• _Work required_
Report every line of the data below that contains the word "left", copying each one in full.

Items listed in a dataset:
--------

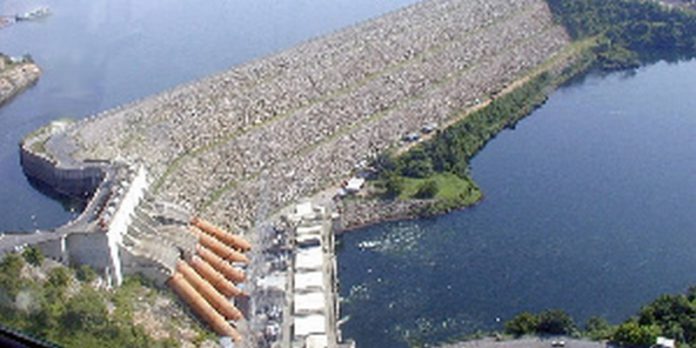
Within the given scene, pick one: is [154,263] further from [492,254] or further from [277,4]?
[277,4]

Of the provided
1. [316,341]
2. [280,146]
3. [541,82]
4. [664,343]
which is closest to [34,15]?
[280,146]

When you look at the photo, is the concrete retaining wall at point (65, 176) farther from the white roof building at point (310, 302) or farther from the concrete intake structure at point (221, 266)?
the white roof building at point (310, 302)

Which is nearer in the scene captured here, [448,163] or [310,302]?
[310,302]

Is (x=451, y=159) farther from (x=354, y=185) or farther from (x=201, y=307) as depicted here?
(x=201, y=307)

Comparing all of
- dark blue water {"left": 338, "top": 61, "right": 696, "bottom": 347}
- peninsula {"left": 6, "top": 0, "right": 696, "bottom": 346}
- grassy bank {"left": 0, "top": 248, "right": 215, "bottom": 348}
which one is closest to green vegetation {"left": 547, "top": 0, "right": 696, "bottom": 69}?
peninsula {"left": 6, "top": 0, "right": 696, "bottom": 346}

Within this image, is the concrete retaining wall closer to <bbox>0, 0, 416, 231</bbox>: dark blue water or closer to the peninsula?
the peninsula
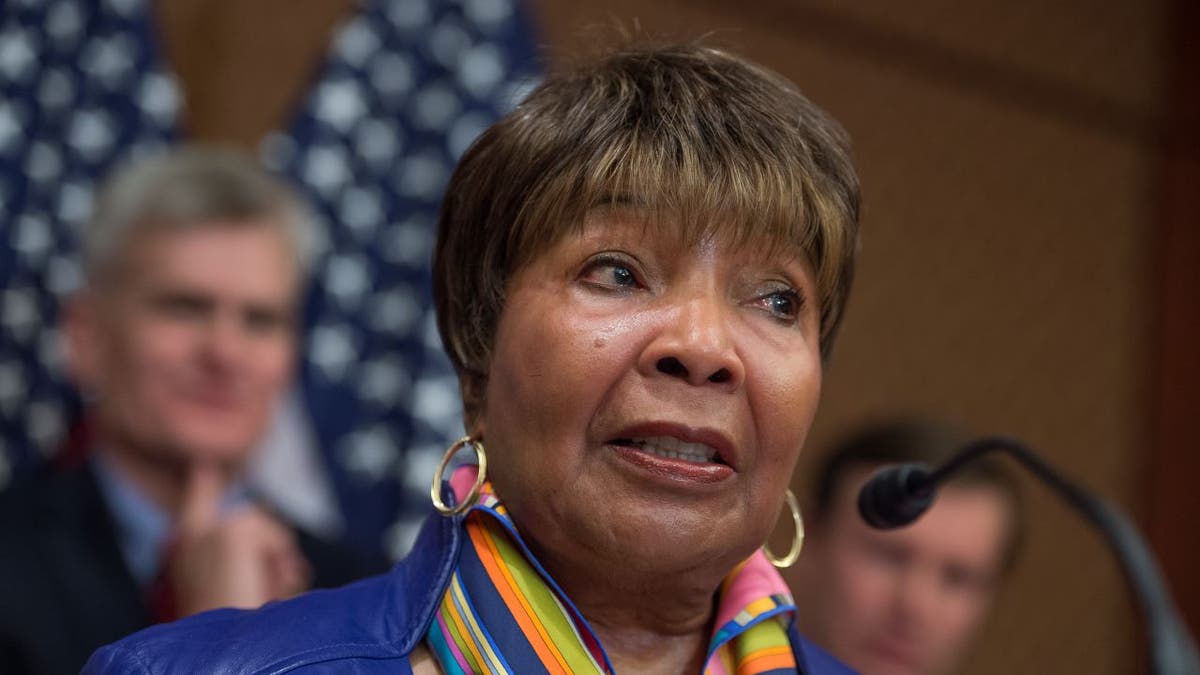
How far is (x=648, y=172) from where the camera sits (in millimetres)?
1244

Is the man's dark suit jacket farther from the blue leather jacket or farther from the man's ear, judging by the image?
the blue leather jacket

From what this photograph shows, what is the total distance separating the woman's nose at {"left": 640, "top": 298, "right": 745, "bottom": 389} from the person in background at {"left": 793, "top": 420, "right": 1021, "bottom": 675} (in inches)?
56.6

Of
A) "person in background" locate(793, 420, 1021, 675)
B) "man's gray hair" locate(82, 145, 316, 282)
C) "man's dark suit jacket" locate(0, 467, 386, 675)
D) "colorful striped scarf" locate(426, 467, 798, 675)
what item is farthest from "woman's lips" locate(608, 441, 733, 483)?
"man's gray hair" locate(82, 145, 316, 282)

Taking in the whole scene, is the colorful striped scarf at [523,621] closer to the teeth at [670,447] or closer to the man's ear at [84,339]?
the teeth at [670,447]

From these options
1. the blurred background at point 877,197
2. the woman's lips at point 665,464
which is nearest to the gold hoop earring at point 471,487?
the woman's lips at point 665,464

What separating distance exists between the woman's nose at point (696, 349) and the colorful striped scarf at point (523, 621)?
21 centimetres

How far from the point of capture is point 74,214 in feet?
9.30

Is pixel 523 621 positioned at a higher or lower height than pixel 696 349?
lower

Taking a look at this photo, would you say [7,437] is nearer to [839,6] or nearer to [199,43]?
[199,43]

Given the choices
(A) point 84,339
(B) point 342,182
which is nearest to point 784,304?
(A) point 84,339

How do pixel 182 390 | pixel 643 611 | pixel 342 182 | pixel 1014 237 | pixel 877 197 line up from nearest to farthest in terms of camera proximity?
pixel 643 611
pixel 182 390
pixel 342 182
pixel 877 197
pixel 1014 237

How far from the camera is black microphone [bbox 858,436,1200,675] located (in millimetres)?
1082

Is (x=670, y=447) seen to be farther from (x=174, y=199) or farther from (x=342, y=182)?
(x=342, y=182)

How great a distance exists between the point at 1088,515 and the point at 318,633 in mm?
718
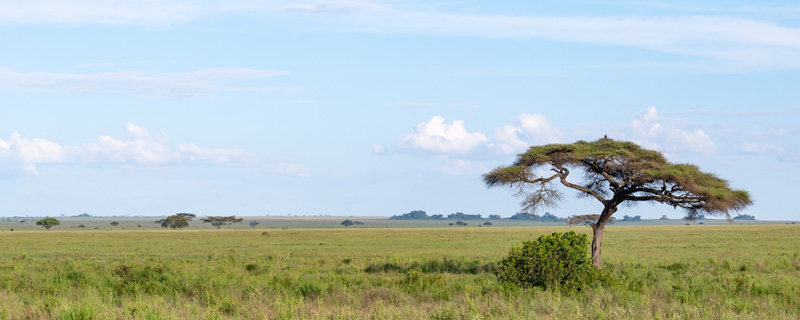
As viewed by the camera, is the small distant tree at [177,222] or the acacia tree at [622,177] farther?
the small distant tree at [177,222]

--------

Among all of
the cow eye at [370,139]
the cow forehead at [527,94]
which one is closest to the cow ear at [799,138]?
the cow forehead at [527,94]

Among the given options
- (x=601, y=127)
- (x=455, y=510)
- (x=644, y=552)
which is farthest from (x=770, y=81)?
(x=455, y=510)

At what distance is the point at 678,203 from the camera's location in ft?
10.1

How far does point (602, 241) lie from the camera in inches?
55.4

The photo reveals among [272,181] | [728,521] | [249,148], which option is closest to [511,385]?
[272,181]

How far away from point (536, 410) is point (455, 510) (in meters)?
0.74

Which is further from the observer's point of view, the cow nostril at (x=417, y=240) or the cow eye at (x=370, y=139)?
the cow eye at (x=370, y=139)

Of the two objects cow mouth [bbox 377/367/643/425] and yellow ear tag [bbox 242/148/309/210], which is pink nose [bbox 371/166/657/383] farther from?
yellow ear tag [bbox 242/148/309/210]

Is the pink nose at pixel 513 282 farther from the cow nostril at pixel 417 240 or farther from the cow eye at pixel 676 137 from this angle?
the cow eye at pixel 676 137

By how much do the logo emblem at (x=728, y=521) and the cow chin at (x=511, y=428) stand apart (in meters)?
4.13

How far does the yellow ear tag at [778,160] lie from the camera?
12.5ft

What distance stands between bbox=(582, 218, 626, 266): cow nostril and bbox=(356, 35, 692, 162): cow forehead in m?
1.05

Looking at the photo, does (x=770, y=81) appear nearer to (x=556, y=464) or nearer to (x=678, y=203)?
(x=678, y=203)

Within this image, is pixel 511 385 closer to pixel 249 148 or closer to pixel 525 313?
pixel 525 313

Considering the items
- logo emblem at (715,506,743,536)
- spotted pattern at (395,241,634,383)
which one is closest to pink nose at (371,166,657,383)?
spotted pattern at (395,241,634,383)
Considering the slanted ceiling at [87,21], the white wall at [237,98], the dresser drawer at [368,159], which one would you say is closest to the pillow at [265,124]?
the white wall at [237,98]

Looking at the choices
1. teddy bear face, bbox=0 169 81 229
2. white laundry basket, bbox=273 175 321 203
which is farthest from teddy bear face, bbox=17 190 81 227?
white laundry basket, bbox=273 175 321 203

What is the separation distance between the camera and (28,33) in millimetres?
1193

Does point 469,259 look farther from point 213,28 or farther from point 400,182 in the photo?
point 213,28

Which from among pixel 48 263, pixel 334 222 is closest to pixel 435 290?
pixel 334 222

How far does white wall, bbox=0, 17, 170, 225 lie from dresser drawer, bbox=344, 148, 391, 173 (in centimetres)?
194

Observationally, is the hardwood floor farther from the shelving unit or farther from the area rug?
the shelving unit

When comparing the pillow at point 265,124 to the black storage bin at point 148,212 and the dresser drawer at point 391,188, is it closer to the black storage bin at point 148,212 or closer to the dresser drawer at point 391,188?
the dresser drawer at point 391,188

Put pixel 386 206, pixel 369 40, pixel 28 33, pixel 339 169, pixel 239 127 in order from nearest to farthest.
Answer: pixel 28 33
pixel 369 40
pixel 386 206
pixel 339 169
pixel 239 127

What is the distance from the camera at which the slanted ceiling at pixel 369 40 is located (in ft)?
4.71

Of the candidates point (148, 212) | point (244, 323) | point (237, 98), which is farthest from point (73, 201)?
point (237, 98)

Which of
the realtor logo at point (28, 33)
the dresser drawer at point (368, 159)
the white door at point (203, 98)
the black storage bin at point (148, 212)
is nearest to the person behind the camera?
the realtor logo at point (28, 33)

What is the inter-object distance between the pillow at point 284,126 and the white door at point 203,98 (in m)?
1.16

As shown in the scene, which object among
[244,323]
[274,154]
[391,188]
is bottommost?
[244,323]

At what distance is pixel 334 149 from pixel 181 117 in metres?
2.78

--------

• _Exercise answer_
- dark blue water {"left": 338, "top": 61, "right": 696, "bottom": 347}
- peninsula {"left": 6, "top": 0, "right": 696, "bottom": 346}
- grassy bank {"left": 0, "top": 248, "right": 215, "bottom": 348}
which one is closest to green vegetation {"left": 547, "top": 0, "right": 696, "bottom": 69}?
peninsula {"left": 6, "top": 0, "right": 696, "bottom": 346}
From what this photograph shows, what is the total distance separating the woman's nose at {"left": 640, "top": 298, "right": 745, "bottom": 389} from the person in background at {"left": 793, "top": 420, "right": 1021, "bottom": 675} (in inches)?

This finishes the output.